> _PASSAGE TO READ_
Content starts
Genetics Of Living Systems Flashcards
what are mutations
a random error in DNA nucleotide - an alteration in the nucleotide sequence of a cell in a living organism
what is the most common mutation
loss of purine or pyrimidine base
what are the effects of mutations
beneficial, neutral and harmful
beneficial: mutations offer a selective advantage to an individual and is the driving force behind natural selection
neutral: has no effect so the mutation occurs in the non coding part of DNA or is silent
harmful: thalassemia, sickle cell, cystic fibrosis (deletion), Huntington disease. Huntington is an expanding triple nucleotide repeat (CAG-CAG-CAG-CAG)
what are point mutations
changes in an individual gene due to miscopying of one of more nucleotides
occurs at a single point in the nucleotide sequence
there can be more than one point mutation in a sequence
examples:
- substitution mutations
- insertion mutations
- deletion mutations
what are substitution mutations
result in a change of one base
results in one triplet code being changed
what are insertion mutations
when a new base is inserted into DNA base sequence
this changes the triplet code at the point of mutation, but can have a FRAMESHIFT EFFECT on bases further down the sequence
what are deletion mutations
when a random base is DELETED from the nucleotide base sequence
like insertions they change the triplet code at the point of mutation but also have a frameshift effect
what can substitution mutations be further categorised into
silent mutations
nonsense mutations
missense mutations
what are silent mutations
a silent mutation occurs when substitution of a base still codes for the same amino acid as the original base
possible due to the DEGENERATE nature of genetic code
mutation has no effect on the final polypeptide
what are nonsense mutations
occurs when a substitution results in a premature ‘stop codon’ being coded for
leading to premature end to synthesis of polypeptide
very unlikely that final protein would function normally
stop codons are - UAA, UAG and UGA
what is thalassemia
autosomal recessive blood disease caused by nonsense mutation
sufferers have reduced rate or no synthesis of one of the beta globin chains that make up haemoglobin = anaemia
what are missense mutations
occur when a change in base leads to a different amino acid being coded for
polypeptide will have a single amino acid that is different
the effect of mutation is determined by the role of the amino acid in the final polypeptide
what is sickle cell disease
caused by missense mutation in the haemoglobin gene
the hydrophilic amino acid GLUTAMIC ACID is replaced by the hydrophobic amino acid valine
valines form bonds with themselves that stick haemoglobin molecules together, producing long chains of stuck-together haemoglobin molecules
this distorts the shape of the red blood cell and decreases its elasticity
when is vitamin D synthesised
when skin is exposed to sunlight and through diet
what is melanin and what does it do
a skin pigment that protects cells from harmful effects of UV and reduces vitamin D production
what is the cradle of mankind in Ethiopia
early humans that had dark skin
what is the result of genetic mutations in skin
lighter skin
less melanin
light skin does not shield against harmful UV - causes skin cancer
however, vitamin D can be synthesised with less sunlight
therefore suited migration to more temperature climes as increased melanin not needed to protect against sun
skin can synthesise enough vitamin D from low UV levels
when is high melanin and low melanin advantageous
high melanin in hotter climates
low melanin in colder climates
Who discovered that some genes are only turned on when conditions require the proteins they code for
What did they use this information for
Jacob and Monod
Used it to suggest that the control of enzyme levels in all cells occurs through regulation of transcription
What is e.coli capable of synthesising
A variety of different enzymes depending on their environment
What does lactose permease do
Transports lactose into the cell
What does Beta-galactosidase do
Catalyses hydrolysis of lactose into glucose and galactose
Why do E.coli only produce enzymes needed to metabolise lactose when lactose is present in substrate
Because it would be a waste to produce
Therefore expression of these proteins is induced by the presence of lactose
Describe the regulation of the lac operon
Structural genes encode proteins involved in the uptake and utilisation of lactose
Regulatory gene encodes a protein which controls when the structural gene is expressed (on/off switch)
Content ends
> _DATASET EXCERPT_
Content starts
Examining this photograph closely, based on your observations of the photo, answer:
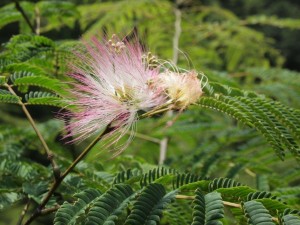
Content ends
> _ACTION ITEM_
Extend the genetics flashcards past the final line about the regulatory gene, writing further cards in the same question-then-answer format.

> _WRITTEN RESPONSE_
RNA polymerase binds to the promoter region to initiate transcription of gene
MRNA is translated by ribosomes to produce a repressor protein
The repressor protein has two binding sites
- one site binds to lactose
The other site binds to LacO (operator region)
What does LacI encode for
A repressor protein
What does LacO do
The operator region of DNA
What does LacZ encode for
Beta-galactosidase
What does LacY code for
Permease proteins
When does the Lac operon switch off
When lactose is ABSENT the repressor protein binds to LacO
This blocks the promotor region (LacP) so that RNA cannot bind to it and the structural genes cannot be transcribed
When does the lac operon switch on
When lactose is PRESENT it binds to the lactose-binding site on repressor protein
This changes the shape of the DNA binding site so that it cannot bind to LacO
This allows RNA polymerase to bind to lacP so that the structural genes can be transcribed
What is an inducible operon
Lactose induces transcription of the enzyme that break it down
It is called the inducer
A mutation that renders the regulatory gene of a repressible operon non-functional would result in…?
Continuous transcription of the structural genes encode proteins
Describe gene expression in eukaryote
Eukaryotes are multicellular
So instead of having sections of DNA that are switched on and off, they have cells that have different sections of the DNA switched on off or
Cell differentiation
What are transcription factors
Proteins or non-coding pieces of RNA that work within the nucleus to control the expression of genes
How do transcription factors work in eukaryotes
Factors bind to their specific promotor region and either activate or repress RNA polymerase from binding to the DNA
What is post-transcriptional gene regulation
Splicing
- not all DNA codes for protein, some is essentially ‘junk’ DNA
- coding DNA = Exons
- non-coding DNA = introns
Non-coding is removed from the strand before translation occurs - splicing
Define monogenic inheritance
Give an example
The inheritance of characteristic controlled by a single gene
E.g. wing length in fruit flies
Who was Gregor Mendel?
What did he discover?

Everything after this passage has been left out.